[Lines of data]
## Start

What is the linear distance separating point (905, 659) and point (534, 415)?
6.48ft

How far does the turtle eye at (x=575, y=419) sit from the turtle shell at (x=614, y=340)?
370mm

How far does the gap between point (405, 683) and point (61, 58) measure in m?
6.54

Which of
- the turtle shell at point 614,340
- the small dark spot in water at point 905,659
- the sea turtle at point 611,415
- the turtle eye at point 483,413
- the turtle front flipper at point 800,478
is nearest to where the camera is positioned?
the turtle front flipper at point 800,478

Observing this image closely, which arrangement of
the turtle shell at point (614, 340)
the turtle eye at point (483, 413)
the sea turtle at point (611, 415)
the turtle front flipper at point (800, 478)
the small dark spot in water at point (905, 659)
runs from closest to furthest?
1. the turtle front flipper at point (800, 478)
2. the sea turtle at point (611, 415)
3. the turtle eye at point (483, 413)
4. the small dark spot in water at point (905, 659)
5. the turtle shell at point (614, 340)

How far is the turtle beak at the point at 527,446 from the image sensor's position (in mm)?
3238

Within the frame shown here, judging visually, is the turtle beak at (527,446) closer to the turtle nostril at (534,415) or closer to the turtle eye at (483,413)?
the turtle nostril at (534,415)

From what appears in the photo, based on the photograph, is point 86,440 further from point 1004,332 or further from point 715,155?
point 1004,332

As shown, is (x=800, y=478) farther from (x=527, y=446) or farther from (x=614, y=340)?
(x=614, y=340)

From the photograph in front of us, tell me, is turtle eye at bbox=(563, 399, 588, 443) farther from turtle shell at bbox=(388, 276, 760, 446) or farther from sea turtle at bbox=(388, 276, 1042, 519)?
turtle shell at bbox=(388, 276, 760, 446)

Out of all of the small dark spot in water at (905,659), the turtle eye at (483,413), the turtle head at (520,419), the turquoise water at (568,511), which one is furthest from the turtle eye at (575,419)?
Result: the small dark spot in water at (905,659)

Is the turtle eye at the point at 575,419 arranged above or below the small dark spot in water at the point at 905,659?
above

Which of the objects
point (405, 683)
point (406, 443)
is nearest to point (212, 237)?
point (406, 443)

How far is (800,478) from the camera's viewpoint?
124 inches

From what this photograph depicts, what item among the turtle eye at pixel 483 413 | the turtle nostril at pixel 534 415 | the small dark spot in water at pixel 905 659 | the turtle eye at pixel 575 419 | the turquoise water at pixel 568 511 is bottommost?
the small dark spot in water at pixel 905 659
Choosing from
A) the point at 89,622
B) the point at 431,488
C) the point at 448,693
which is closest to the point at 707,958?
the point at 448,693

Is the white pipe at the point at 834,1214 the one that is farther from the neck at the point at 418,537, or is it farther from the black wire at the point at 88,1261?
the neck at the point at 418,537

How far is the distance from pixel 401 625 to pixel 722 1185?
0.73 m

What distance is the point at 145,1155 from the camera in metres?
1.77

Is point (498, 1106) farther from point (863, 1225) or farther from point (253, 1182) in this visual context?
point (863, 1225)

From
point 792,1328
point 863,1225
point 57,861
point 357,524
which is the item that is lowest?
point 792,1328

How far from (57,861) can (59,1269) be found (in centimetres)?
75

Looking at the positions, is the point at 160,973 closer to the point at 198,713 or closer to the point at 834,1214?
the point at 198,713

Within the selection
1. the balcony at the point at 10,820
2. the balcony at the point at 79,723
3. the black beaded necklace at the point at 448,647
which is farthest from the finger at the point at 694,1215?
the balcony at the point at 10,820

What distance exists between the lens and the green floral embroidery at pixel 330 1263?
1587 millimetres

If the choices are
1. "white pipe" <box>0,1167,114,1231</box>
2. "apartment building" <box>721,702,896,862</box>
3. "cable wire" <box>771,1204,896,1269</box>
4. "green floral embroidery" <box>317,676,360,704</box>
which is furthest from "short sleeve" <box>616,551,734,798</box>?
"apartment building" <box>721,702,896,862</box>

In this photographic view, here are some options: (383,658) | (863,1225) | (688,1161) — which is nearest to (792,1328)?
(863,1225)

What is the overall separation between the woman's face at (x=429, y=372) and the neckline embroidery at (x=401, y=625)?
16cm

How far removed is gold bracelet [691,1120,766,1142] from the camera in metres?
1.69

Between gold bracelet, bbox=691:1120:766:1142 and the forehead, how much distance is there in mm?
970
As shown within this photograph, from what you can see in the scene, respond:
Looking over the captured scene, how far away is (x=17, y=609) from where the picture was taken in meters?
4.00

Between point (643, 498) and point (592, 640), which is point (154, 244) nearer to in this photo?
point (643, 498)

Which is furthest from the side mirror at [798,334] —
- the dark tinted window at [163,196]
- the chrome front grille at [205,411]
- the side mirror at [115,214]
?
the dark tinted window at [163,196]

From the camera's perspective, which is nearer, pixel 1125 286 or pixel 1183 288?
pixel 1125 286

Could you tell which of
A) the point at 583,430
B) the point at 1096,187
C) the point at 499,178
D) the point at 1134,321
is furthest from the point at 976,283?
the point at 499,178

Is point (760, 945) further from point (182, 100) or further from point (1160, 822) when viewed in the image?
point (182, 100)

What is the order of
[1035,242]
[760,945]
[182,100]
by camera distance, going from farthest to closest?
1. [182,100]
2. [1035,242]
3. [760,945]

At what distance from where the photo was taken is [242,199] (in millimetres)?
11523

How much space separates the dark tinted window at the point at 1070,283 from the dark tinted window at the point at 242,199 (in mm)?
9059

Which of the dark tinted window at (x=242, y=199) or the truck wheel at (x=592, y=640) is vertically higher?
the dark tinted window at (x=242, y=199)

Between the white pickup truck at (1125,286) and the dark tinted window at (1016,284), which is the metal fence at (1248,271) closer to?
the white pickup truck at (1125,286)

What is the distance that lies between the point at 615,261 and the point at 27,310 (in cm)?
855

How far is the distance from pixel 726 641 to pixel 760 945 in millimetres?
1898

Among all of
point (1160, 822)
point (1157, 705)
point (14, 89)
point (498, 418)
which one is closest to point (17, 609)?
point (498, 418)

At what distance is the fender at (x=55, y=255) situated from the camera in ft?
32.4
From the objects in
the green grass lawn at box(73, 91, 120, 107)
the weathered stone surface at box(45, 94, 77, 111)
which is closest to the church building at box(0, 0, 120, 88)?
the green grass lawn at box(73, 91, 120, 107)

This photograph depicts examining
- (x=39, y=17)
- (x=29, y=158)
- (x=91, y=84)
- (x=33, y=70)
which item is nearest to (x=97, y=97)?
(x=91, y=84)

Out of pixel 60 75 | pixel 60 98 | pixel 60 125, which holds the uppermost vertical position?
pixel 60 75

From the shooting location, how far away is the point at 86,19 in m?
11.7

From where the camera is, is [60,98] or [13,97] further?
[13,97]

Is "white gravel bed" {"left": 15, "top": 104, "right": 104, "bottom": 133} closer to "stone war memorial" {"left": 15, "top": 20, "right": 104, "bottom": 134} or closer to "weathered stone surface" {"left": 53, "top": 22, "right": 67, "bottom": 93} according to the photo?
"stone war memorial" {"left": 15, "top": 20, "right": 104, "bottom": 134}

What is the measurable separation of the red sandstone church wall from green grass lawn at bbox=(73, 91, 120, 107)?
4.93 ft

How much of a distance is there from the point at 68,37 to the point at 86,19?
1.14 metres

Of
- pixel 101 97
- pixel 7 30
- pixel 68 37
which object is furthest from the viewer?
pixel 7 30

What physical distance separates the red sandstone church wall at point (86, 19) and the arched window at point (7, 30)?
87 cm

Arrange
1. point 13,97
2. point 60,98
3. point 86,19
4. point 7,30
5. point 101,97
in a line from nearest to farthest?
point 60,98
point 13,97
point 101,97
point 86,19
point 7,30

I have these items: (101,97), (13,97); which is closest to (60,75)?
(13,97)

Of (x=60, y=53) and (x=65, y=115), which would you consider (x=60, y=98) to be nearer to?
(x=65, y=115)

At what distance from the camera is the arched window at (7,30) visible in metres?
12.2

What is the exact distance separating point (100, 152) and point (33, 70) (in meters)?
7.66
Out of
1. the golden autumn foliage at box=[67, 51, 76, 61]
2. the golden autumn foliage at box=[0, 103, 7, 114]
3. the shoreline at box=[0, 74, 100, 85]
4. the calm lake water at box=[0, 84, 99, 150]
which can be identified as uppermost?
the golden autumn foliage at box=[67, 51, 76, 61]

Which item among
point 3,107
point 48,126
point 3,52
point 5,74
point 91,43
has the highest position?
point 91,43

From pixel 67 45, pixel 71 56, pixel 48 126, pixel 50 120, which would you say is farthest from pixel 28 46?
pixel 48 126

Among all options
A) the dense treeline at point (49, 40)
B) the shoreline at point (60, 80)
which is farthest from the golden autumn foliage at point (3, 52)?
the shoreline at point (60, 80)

## End

_THE PROBLEM_
Change "uppermost" to "topmost" in the data, starting with the line that contains "I have these" and going on through the end of the data. Return only those lines, with everything else left unchanged.

_ANSWER TO THIS PROBLEM_
I have these items: (101,97), (13,97); which is closest to (60,75)?
(13,97)

Of (x=60, y=53) and (x=65, y=115), which would you consider (x=60, y=98) to be nearer to?
(x=65, y=115)

At what distance from the camera is the arched window at (7,30) visible in metres?
12.2

What is the exact distance separating point (100, 152) and point (33, 70) (in meters)?
7.66
Out of
1. the golden autumn foliage at box=[67, 51, 76, 61]
2. the golden autumn foliage at box=[0, 103, 7, 114]
3. the shoreline at box=[0, 74, 100, 85]
4. the calm lake water at box=[0, 84, 99, 150]
which can be identified as topmost?
the golden autumn foliage at box=[67, 51, 76, 61]

Which item among
point 3,107
point 48,126
point 3,52
point 5,74
point 91,43
has the highest position?
point 91,43

From pixel 67 45, pixel 71 56, pixel 48 126, pixel 50 120, which would you say is farthest from pixel 28 46?
pixel 48 126

Among all options
A) the dense treeline at point (49, 40)
B) the shoreline at point (60, 80)
which is farthest from the golden autumn foliage at point (3, 52)?
the shoreline at point (60, 80)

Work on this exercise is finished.